第6話 週末

 週末の日曜日、私は内心ドキドキしながら映画館を訪れた。いつもどおり、斜め後ろの席に彼が座る気配を感じて、ソワソワしながら上映を待つ。


 いきなり宇宙戦争が始まって、心臓が別の意味でもビクッとはねた。


 今日の映画は他国で作られた、いわゆる洋画だ。恋愛映画ではあるけれど、人のエゴとエゴとのぶつかり合いが主題なんじゃないかな?


 主人公の女性が戦場で命の危機にさらされているのに、相手の国にも事情があると語られるから感情が定まらない。敵国のパイロットに恋をしてしまった主人公ほどではないと思うけど……


 私は、ヒーローに別れを告げ、涙をこらえる主人公を見つめた。彼女の強くて凛とした姿に憧れる。彼女の十分の一でも良いから勇気が欲しい。私の小さな世界では、今日が決戦日なのだ。


 スクリーンを見つめていると、その後のヒーローに暗い影が差す。最終的に、ヒーローが自棄を起こしたかのように最前線に向かうところで物語は終わった。


 うわぁ……


 私はエンドロールを呆然と見つめた。正直に言うと、こんなにモヤモヤする映画は初めてかもしれない。悲恋も物語の中の出来事なら好きだけど、これはなんか違う気がする。


 彼に話しかけるきっかけは、『映画が面白くて誰かと話したかった』ということに決めていた。
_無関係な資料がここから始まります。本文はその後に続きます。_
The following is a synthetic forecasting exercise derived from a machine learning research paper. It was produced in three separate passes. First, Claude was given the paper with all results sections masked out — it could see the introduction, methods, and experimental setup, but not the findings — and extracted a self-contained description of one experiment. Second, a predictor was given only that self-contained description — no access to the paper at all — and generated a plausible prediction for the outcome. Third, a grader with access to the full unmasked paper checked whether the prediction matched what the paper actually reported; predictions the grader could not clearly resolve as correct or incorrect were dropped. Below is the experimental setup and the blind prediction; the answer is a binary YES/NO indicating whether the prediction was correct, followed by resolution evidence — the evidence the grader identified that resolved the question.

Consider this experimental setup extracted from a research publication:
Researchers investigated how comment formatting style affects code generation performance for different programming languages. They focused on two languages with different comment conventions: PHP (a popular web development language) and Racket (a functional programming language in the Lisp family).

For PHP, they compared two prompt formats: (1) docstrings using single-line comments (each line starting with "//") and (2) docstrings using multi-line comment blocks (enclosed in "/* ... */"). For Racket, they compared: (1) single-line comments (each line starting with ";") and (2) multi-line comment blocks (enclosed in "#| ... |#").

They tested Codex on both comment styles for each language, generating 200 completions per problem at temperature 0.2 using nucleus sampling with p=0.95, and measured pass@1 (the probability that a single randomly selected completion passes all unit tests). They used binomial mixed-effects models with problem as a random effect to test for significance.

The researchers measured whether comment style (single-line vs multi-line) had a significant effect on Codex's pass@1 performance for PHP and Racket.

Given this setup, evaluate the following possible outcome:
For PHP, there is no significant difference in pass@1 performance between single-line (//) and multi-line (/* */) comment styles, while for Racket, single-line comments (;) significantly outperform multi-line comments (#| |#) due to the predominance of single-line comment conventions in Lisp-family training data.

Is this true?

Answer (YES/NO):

この映画だとちょっと、難しいな。



 それに……


 ヒーローの身勝手さが今の自分と重なって心が重い。


 でも、このまま帰ってしまったら、二度とチャンスが訪れないことも分かっていた。


 ノロノロと席を立つと、斜め後ろに座っていた彼と目があう。あまりにも不意打ちで、自分がどんな顔をしていたか分からない。


 彼に話しかけようか?


 諦めて帰ろうか?


 私はモヤモヤと考えながら歩き出した。良い映画ならパンフレットを買う列に並びながら考える時間がとれるけど、はっきり言って、この映画のパンフレットは手元のコレクションに加えたくない。並んでいる人もいないので、同じ考えの人が多いんじゃないかな。


 とにかく、私は焦っていた。映画館を出るまでに結論を出さないといけない。


 このまま帰って運命の相手との出会いを待つべきだ。ヒーローの身勝手さは、私のそれを目の前に見せられたかのようだった。それでも……諦めることができない。
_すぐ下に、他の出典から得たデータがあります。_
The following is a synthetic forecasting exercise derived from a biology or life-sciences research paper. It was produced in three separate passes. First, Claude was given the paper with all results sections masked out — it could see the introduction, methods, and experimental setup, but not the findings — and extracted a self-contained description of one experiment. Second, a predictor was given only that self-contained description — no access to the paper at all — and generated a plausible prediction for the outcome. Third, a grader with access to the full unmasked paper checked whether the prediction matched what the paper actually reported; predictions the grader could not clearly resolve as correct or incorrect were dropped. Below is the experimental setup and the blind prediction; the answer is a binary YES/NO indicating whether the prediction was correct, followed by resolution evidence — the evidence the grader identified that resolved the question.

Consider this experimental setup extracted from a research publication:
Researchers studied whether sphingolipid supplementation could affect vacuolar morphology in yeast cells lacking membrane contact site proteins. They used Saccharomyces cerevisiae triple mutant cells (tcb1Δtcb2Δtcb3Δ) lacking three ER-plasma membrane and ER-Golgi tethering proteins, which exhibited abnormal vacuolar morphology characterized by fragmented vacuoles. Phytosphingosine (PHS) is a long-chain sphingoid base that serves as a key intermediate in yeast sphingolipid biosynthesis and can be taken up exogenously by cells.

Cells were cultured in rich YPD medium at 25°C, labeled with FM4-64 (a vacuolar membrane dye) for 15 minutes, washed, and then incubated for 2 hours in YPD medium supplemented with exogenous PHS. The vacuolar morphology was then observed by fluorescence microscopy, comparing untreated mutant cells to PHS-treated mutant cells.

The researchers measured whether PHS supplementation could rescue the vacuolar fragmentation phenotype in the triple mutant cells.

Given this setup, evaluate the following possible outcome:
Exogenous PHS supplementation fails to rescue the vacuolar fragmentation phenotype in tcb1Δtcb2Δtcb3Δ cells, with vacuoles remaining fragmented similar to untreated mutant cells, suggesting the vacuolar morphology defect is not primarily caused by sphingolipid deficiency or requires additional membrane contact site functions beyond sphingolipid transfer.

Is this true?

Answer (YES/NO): YES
 映画館の入口で、彼が出てくるのを待とう。そう思って、振り返るとすぐ後ろに彼がいた。


「……」


 驚きすぎて掛ける言葉が出てこない。


「驚かせてごめん」


 彼はそれだけ言うと、そのまま私を追い越して歩いていく。このままでは、彼が帰ってしまう。


「あの……」


 なんとか絞り出した声は驚くほど小さかった。それを彼が聞き取って振り返ってくれたのは奇跡だったと思う。